▸ Source extract:
++++++
Then I started reading other reviews by friends, like Bat, who I finally got to meet in Portland after knowing her for twelve e-years, and her (friends-locked) review was super-kind but said:

Ferrett uses opals as a detection system to warn people of ‘mancy usage. Being that there’s several types of opal, I’m guessing he just meant a common opal, although I kind of substituted fire opals in my head. Maybe because hematite is associated with earth/fire and opals are not only associated with water but also contain a lot more water then other minerals, their usage in the story makes sense. (During the 19th century, opals were considered to bring bad luck to anyone who wore them except for those whose birthstone it was.)
There’s lots of video game (Frogger and Super Mario Bros for sure) and other pop culture references that become touchstones, especially for readers of my generation.
Another thing I’ll look at is names:
Paul – “humble, small”
Aliyah – “high, sublime”
Valentine – “strength, health” (makes total sense with her flavor of ‘mancy.)
Kit – (possibly short for Christopher – “Christ-bearer”)
Imani – “faith”

And while this is all a valid way of interpreting the text, I sure as hell didn’t put that in there. Why did I use opals? Because opals are, uh, pretty. And I used hematite because it was a cool name. I chose names at random, as I pretty much always do.  “Hey, does Paul sound like a Paul? He’s Paulish. Let’s go with Paul.”
I do know authors (like Catherynne Valente and Kat Howard and many other catlike folk) who do choose names for their characters with extreme care, setting up their double-meanings quite cautiously, but me? I feel like a bull blundering through a Ming Vase exhibit, because I just choose at random and yet there’s all of this analysis here about what it could mean.
Which isn’t to say the analyses are bullshit! For one thing, as noted, the drugs-as-less-interesting-life-experience subtext is something I do believe, and it’s in there even though I utterly never meant to put it in there. For another, I feel very strongly that once I hand you this book, the book is yours; I wrote the characters, but you get to decide whether you like them, whether you like what they’re doing, whether you find what they’re doing is believable.
I didn’t put it in there consciously, but that doesn’t mean it’s there.
Then I think of GreyBeta’s review of Flex, where he says this:

Paul Tsabo is the name of our protagonist. So I thought of the Apostle Paul, who was the man formerly known as Saul the ardent persecutor of Christians. Saul then saw the light on the road to Damascus and changed his name to Paul and the Bible tells us that he went on to found several churches. Paul flipped from being a persecutor of Christians to a teacher of Christianity itself.  Flex‘s Paul is a man tasked with tracking down ‘mancers, the magic users of the Flex world. That he would turn out to be a ‘mancer himself is part of the exposition phase of the novel.

This is actually exactly what happens, and it is a Biblical parallel, and it is a story I knew very well, and yet… I didn’t mean to put it in there. And yet people are reading my words and coming away with these other Philosophies, and where did those come from?
++++++
▸ Recorded information:
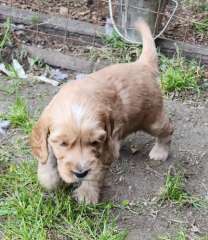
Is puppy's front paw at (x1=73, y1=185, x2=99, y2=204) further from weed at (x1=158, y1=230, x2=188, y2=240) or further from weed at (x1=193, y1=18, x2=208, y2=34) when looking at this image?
weed at (x1=193, y1=18, x2=208, y2=34)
++++++
▸ Problem:
Retype the passage from the post on reader reviews, starting at "Ferrett uses opals" and ending at "birthstone it was.)".

▸ Task answer:
Ferrett uses opals as a detection system to warn people of ‘mancy usage. Being that there’s several types of opal, I’m guessing he just meant a common opal, although I kind of substituted fire opals in my head. Maybe because hematite is associated with earth/fire and opals are not only associated with water but also contain a lot more water then other minerals, their usage in the story makes sense. (During the 19th century, opals were considered to bring bad luck to anyone who wore them except for those whose birthstone it was.)